Le parquet réclame leur mise en examen pour « violences volontaires » par personne dépositaire de l’autorité publique (PDAP) avec plusieurs circonstances aggravantes dont « des propos à caractère raciste » ainsi que pour « faux en écriture publique par PDAP », un crime passible des assises.

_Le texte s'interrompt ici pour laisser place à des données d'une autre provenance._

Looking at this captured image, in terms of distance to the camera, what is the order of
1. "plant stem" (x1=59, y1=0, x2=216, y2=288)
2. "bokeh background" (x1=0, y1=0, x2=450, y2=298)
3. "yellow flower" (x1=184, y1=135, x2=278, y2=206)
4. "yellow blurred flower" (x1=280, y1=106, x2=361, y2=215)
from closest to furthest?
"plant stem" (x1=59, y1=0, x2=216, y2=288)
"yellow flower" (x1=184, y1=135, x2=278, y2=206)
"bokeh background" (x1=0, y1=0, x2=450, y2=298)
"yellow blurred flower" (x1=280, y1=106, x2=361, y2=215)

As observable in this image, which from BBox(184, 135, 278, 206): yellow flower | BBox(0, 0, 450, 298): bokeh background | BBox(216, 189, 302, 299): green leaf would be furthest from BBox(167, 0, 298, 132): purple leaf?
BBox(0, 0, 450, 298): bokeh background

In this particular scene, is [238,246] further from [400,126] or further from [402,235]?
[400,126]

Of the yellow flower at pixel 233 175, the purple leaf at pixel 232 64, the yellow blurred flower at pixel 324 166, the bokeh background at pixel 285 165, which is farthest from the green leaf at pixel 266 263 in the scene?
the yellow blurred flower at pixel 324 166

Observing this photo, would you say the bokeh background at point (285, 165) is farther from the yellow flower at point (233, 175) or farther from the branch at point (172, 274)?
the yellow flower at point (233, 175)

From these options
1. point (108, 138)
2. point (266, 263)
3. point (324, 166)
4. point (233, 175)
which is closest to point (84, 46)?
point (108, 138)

Il demande également que le quatrième agent, soupçonné d’avoir jeté une grenade lacrymogène dans le studio, soit mis en examen pour « violences volontaires par PDAP » et placé sous contrôle judiciaire.

Révélées jeudi par le site Loopsider, les images, qui nous « font honte » selon Emmanuel Macron, ont provoqué un scandale dans le pays.

Le ministre de l’Intérieur Gérald Darmanin a annoncé jeudi « la révocation » des policiers mis en cause, « dès que les faits seront établis par la justice ». Il les a accusés d’avoir « sali l’uniforme de la République ».

Samedi, des dizaines de milliers de personnes ont manifesté dans une centaine de villes de France contre le texte de loi « sécurité globale » et les violences policières.